Tal es el éxito del modelo Freemium que a día de hoy alrededor del 65% del dinero que se genera a través de aplicaciones es, precisamente, en este tipo de juegos gratuitos. Sin embargo, hay una diferencia fundamental —o al menos solía haberla— entre jugar a Ragnarok Online y a La ciudad de los pitufos: la media de edad y de conocimiento de la herramienta que se requieren en cada caso. Para jugar a algunos MMOs incluso tenías que editar archivos de configuración a mano (!), por no mencionar el hecho de que hace algunos años el nivel de conocimiento medio de alguien que pasara mucho tiempo jugando en Internet era bastante superior a la media de hoy. Y eso en el caso de los niños.
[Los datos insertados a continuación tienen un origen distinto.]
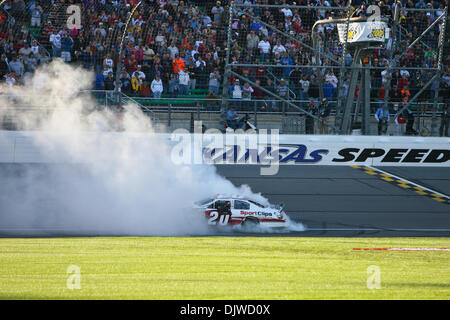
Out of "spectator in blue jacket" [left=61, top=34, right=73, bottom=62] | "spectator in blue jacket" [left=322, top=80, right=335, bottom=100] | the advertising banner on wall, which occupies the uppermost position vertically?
the advertising banner on wall

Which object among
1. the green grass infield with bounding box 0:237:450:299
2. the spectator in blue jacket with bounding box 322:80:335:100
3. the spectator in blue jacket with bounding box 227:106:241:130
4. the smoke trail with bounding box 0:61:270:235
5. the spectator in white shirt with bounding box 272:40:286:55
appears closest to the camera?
the green grass infield with bounding box 0:237:450:299

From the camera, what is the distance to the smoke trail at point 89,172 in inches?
519

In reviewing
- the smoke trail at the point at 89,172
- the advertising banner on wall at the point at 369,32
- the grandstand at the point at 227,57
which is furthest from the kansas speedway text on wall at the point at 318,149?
the advertising banner on wall at the point at 369,32

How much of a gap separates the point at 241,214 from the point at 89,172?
4371 millimetres

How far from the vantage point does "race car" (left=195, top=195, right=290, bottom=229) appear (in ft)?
41.5

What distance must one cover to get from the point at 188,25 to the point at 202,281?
10715mm

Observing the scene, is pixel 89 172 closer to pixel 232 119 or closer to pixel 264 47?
pixel 232 119

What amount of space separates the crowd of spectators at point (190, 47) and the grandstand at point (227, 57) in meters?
0.03

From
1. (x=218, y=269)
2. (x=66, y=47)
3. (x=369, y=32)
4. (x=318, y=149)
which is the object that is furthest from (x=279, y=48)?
(x=218, y=269)

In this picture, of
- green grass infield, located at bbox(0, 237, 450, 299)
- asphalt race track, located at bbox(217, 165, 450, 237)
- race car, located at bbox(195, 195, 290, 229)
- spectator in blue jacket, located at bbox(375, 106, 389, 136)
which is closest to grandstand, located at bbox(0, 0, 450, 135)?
spectator in blue jacket, located at bbox(375, 106, 389, 136)

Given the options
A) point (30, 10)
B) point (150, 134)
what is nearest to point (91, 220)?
point (150, 134)

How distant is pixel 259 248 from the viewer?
33.2 ft

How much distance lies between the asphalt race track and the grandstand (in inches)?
49.0

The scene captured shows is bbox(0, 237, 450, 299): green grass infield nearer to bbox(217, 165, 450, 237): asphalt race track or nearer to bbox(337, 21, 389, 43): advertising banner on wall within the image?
bbox(217, 165, 450, 237): asphalt race track
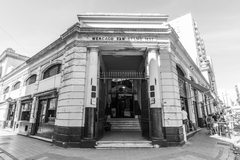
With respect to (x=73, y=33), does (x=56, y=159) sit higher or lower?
lower

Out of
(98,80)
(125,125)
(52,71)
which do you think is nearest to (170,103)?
(98,80)

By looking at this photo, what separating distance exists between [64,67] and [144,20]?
6.21 metres

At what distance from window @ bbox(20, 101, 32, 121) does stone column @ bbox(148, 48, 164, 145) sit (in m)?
11.3

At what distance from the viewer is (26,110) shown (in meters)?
12.0

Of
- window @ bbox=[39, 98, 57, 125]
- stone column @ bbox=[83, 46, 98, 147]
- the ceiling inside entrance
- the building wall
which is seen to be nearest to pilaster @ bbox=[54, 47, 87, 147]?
stone column @ bbox=[83, 46, 98, 147]

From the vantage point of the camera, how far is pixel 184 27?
1544 inches

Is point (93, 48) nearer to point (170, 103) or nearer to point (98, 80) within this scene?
point (98, 80)

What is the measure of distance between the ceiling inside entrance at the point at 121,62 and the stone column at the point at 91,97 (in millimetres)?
2850

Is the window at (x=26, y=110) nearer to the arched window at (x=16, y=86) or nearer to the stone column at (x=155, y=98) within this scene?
the arched window at (x=16, y=86)

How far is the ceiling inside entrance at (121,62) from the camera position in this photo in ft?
35.0

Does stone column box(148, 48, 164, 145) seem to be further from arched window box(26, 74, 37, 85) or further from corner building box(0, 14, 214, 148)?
arched window box(26, 74, 37, 85)

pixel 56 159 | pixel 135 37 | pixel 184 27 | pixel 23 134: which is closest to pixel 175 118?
pixel 135 37

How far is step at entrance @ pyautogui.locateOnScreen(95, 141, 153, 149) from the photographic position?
20.6 feet

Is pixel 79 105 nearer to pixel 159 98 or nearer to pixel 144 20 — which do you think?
pixel 159 98
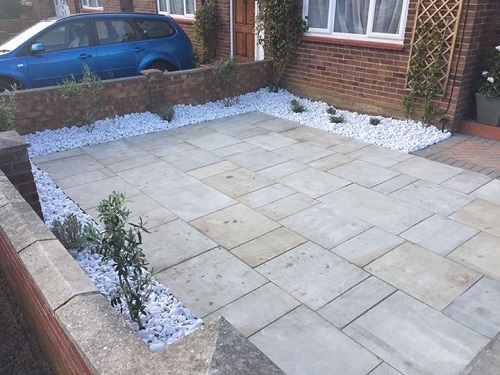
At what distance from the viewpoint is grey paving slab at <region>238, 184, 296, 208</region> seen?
449 centimetres

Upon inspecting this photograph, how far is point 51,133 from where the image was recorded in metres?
6.38

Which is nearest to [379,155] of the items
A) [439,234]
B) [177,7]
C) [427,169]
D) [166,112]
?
[427,169]

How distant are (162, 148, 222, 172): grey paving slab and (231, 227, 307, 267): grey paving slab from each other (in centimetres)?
189

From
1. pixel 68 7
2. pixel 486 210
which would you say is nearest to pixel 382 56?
pixel 486 210

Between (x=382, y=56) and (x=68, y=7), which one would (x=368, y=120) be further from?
(x=68, y=7)

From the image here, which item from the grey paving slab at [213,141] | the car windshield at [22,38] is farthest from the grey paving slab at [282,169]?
the car windshield at [22,38]

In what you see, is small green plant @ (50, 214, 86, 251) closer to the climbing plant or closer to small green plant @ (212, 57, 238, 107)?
small green plant @ (212, 57, 238, 107)

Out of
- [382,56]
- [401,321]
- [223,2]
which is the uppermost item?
[223,2]

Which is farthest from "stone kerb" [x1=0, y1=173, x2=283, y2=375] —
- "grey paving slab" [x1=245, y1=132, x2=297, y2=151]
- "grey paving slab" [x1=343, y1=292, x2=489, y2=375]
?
"grey paving slab" [x1=245, y1=132, x2=297, y2=151]

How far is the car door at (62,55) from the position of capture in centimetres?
694

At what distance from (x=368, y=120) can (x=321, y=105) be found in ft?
3.91

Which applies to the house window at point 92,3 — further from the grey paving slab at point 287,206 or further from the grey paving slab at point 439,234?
the grey paving slab at point 439,234

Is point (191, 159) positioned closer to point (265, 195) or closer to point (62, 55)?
point (265, 195)

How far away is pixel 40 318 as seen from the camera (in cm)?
230
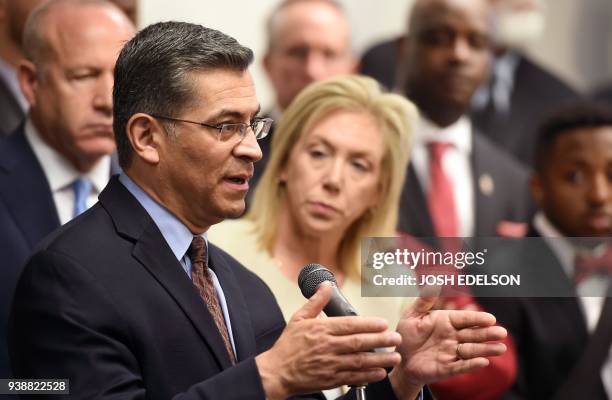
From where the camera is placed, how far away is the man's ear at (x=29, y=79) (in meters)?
3.69

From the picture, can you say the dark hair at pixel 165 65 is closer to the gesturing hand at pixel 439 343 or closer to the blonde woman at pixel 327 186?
the gesturing hand at pixel 439 343

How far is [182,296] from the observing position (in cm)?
262

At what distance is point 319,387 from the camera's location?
96.3 inches

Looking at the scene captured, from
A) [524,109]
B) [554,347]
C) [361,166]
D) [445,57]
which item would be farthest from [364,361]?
[524,109]

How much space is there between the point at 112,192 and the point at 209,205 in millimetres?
208

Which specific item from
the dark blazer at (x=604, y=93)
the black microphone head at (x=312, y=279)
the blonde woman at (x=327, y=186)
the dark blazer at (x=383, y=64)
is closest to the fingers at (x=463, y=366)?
the black microphone head at (x=312, y=279)

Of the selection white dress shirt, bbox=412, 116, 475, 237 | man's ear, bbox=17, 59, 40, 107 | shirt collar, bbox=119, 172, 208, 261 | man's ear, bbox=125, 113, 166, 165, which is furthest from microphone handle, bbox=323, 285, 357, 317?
white dress shirt, bbox=412, 116, 475, 237

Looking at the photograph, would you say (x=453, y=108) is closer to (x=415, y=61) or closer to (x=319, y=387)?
(x=415, y=61)

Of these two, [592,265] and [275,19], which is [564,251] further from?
[275,19]

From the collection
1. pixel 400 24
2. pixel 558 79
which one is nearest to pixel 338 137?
pixel 558 79

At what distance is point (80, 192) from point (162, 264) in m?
1.07

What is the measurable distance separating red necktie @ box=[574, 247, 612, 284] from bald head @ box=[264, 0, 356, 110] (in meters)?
1.64

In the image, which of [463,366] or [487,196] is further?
[487,196]

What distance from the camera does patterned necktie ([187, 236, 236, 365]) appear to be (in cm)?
272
Apple y Microsoft claman lo de siempre, la excusa favorita de cualquiera que hace trampas: que al final es el consumidor el que decide o no si comprar, y que no es responsabilidad suya si tú le dejas tu iPad a tu hijo y te funde la tarjeta de crédito. Ahora ya no son sólo los niños quienes tienen que entrar en la generación digital —hoy de manera absolutamente natural—, sino que sus padres también están obligados a hacerlo, y a jugar al gato y al ratón con las contraseñas, a menos que quieran que estas compañías o cualesquiera otras les roben en la cara al más mínimo descuido, eso sí, todo muy legalmente.
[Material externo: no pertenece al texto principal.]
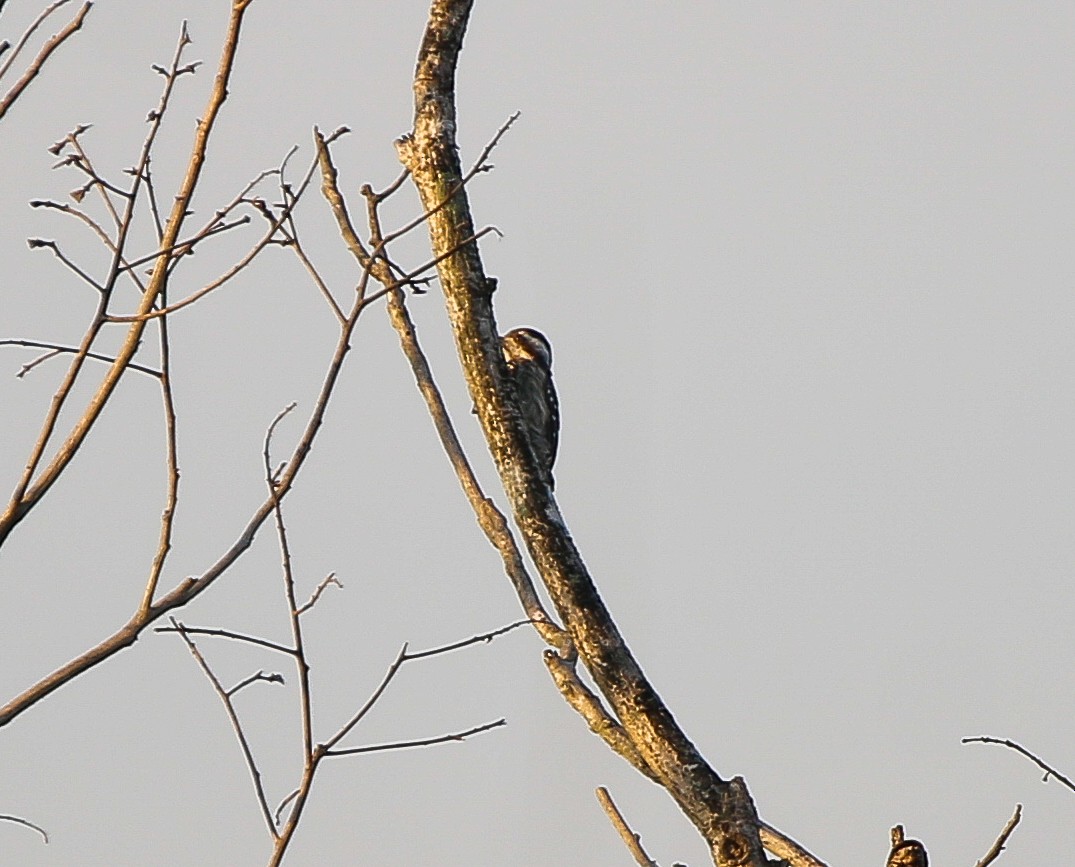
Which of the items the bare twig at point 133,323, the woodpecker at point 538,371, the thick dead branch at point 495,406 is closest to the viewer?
the bare twig at point 133,323

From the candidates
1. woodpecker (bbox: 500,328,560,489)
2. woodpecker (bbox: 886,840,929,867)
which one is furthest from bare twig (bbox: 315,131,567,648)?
woodpecker (bbox: 500,328,560,489)

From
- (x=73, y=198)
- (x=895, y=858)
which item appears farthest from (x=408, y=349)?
(x=895, y=858)

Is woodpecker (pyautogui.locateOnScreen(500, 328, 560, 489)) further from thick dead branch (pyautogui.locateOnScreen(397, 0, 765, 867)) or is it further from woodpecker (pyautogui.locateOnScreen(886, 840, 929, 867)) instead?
woodpecker (pyautogui.locateOnScreen(886, 840, 929, 867))

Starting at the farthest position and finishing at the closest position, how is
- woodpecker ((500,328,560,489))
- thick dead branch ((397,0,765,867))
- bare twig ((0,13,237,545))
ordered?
woodpecker ((500,328,560,489)) < thick dead branch ((397,0,765,867)) < bare twig ((0,13,237,545))

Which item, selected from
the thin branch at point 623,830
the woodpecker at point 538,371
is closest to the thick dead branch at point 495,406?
the thin branch at point 623,830

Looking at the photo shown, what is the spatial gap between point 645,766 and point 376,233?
1.55 meters

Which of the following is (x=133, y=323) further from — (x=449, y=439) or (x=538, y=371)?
(x=538, y=371)

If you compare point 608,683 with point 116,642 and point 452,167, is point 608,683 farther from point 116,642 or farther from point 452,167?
point 116,642

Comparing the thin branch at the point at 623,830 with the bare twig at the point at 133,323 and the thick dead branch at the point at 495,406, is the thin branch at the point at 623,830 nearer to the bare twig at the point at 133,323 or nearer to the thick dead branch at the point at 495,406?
the thick dead branch at the point at 495,406

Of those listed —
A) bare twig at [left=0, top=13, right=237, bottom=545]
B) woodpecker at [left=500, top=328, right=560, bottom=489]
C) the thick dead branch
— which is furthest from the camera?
woodpecker at [left=500, top=328, right=560, bottom=489]

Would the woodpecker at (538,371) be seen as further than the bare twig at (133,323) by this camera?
Yes

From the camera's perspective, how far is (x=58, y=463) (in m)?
2.69

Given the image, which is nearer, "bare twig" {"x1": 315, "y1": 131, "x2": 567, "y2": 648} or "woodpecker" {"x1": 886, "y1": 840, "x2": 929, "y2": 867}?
"woodpecker" {"x1": 886, "y1": 840, "x2": 929, "y2": 867}

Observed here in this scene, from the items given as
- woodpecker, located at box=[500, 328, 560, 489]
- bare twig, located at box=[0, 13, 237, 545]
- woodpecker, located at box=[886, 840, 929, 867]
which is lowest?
woodpecker, located at box=[886, 840, 929, 867]
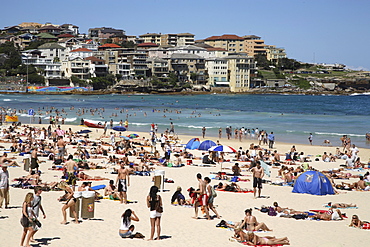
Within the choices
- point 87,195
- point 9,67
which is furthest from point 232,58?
point 87,195

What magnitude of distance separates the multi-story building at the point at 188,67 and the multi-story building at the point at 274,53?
4561 centimetres

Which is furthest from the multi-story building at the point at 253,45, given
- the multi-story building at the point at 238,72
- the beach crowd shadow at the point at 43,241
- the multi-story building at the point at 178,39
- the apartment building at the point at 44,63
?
the beach crowd shadow at the point at 43,241

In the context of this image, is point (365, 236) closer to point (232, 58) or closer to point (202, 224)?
point (202, 224)

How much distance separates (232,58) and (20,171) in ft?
381

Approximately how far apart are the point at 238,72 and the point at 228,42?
27545 millimetres

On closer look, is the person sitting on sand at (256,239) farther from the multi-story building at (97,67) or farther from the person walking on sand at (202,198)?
the multi-story building at (97,67)

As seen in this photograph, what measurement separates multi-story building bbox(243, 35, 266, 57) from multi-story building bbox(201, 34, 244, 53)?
3.56 metres

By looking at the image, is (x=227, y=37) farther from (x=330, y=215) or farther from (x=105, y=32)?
(x=330, y=215)

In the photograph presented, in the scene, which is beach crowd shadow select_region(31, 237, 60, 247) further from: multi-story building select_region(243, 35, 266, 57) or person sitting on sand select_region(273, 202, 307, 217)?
multi-story building select_region(243, 35, 266, 57)

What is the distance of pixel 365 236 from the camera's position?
33.7 feet

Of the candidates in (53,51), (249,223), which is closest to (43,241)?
(249,223)

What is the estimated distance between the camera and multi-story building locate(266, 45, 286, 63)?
546ft

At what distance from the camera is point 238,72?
12900cm

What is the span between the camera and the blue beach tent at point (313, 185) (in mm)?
14508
Es perfectamente legal que hagas un juego destinado a niños de entre cinco y diez años. Es perfectamente legal que digas que el juego es gratis, y también es perfectamente legal que en realidad no lo sea. También es perfectamente legal que comprar un accesorio para tu pitufo de La ciudad de los pitufos cueste alrededor de 75 euros. De lo que no estoy seguro es de cómo de legal es permitir que un ser humano que no conoce el valor del dinero aún (¡por suerte!), que es de hecho el público target de tu producto, tenga que tomar obligatoriamente decisiones de compra. Cualquiera que haya jugado a estos juegos sabe que en ocasiones es casi imposible avanzar o divertirse sin dejarse los cuartos.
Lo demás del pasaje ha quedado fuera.